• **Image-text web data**
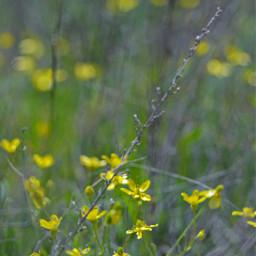 freetoedit summer summerflowers yellowflower summerbackground floralbackground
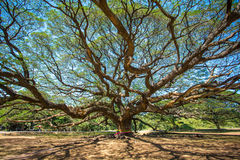 Giant tree in Kanchanaburi province Stock Photos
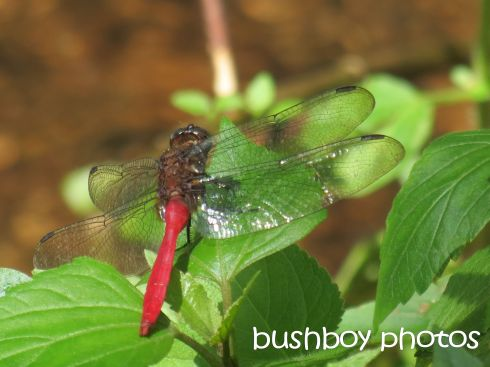 dragonfly01_red_named_march 2016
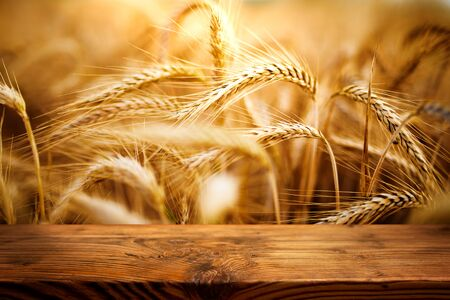 Golden ears of wheat in a field with old rustic wooden table for a decoration Stock fotó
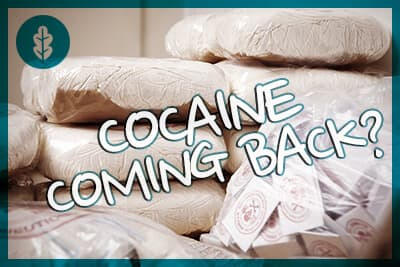 Don't Call It a Comeback: Cocaine Has Been in South Florida for Years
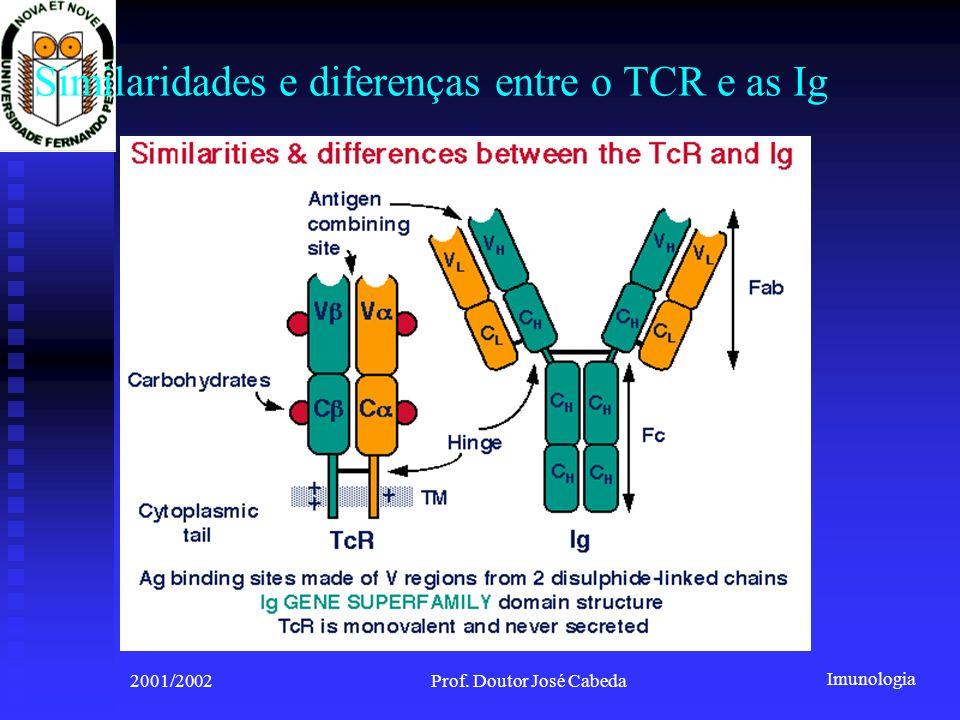 Imunologia 2001/2002Prof. Doutor José Cabeda Similaridades e diferenças entre o TCR e as Ig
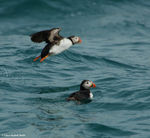 Title: Crossing Puffins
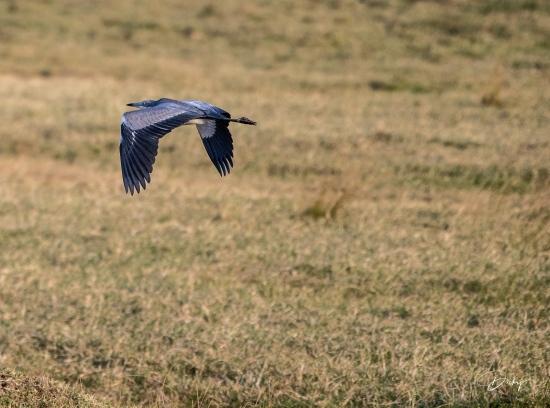 DSC_2512 Heron Africano, Kenya, Masai Mara.jpg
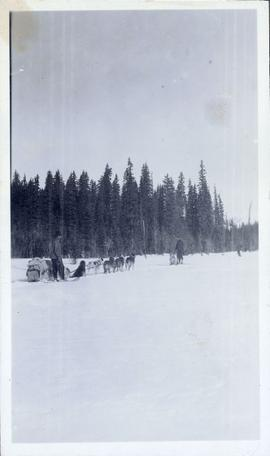 Dogsled team with musher alongside and another man and dog nearby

• **WORK INSTRUCTIONS**
What is needed is an exact repetition of every entry, without the pictures.

• **EXERCISE ANSWER**
 freetoedit summer summerflowers yellowflower summerbackground floralbackground
 Giant tree in Kanchanaburi province Stock Photos
 dragonfly01_red_named_march 2016
 Golden ears of wheat in a field with old rustic wooden table for a decoration Stock fotó
 Don't Call It a Comeback: Cocaine Has Been in South Florida for Years
 Imunologia 2001/2002Prof. Doutor José Cabeda Similaridades e diferenças entre o TCR e as Ig
 Title: Crossing Puffins
 DSC_2512 Heron Africano, Kenya, Masai Mara.jpg
 Dogsled team with musher alongside and another man and dog nearby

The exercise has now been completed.